4. It next must be considered whether the work done was of an especially dangerous character, where "necessarily from the nature and circumstances of the work harm will occur unless guarded against," so that even if there had been "selection of a capable . . . person to do the" work, the defendant would be liable "if, through any lack of reasonable care on . . . [its] own part in guarding against the known dangers of the undertaking, injury result[ed] . . . from the negligence of those to whom . . . [it] entrust[ed] . . . its performance." McConnon v. Charles H. Hodgate Co. 282 Mass. 584 , 588. Whalen v. Shivek, 326 Mass. 142 , 149-152. See Restatement: Torts, Section 835 (d) and (e) and comment h. Compare absence of liability of an owner or other responsible person for "negligence of . . . [an] independent contractor which is merely incidental to carrying out nondangerous work." Doyle v. LaCroix, 336 Mass. 484 , 488. See also Todd v. Wernick, 334 Mass. 624 ,
626-627. Compare Restatement: Torts, Sections 409, 413-414, 416, 423.

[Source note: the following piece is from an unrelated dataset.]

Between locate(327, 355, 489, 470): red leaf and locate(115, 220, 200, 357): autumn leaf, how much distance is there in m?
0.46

In counts 1 and 2 the plaintiff did not allege that the method of thawing employed was of an ultra hazardous or unusual nature. However, we need not consider whether upon the present pleadings there could be recovery in tort under the principles of law just mentioned. We think it could not be found that those concerned had ground to believe that injury would probably result from this work unless the defendant took special precautions. There was no evidence of any fire or injuries arising out of use of the thawing method either in Provincetown or elsewhere. The method had been used by Kacergis and the superintendent on other occasions and was "always used." The operation, using as it does electricity in an underground pipe, does not have the same obvious inherent risk of injury as a blasting explosion such as was considered in the McConnon case, 282 Mass. 584 , and in Coughlan v. Grande & Son, Inc. 332 Mass. 464 , 466, or the use of toxic fumigants dealt with in Ferguson v. Ashkenazy, 307 Mass. 197 , 201. See analysis of other relevant cases in Whalen v. Shivek, 326 Mass. 142 , 150-151; Prosser, Torts (2d ed.) Section 64, pages 357-361, where it is said that "the principle [of responsibility for negligence of an independent contractor doing inherently dangerous work] seems to be limited to work in which there is a high degree of risk in relation to the particular surroundings, or some rather specific danger to those in the vicinity, recognizable in advance as calling for definite precautions" (emphasis supplied). See Harper and James, Torts, Section 26.11.
5. Upon the evidence here present, there is no basis for holding the defendant liable for any negligence on the part of Kacergis.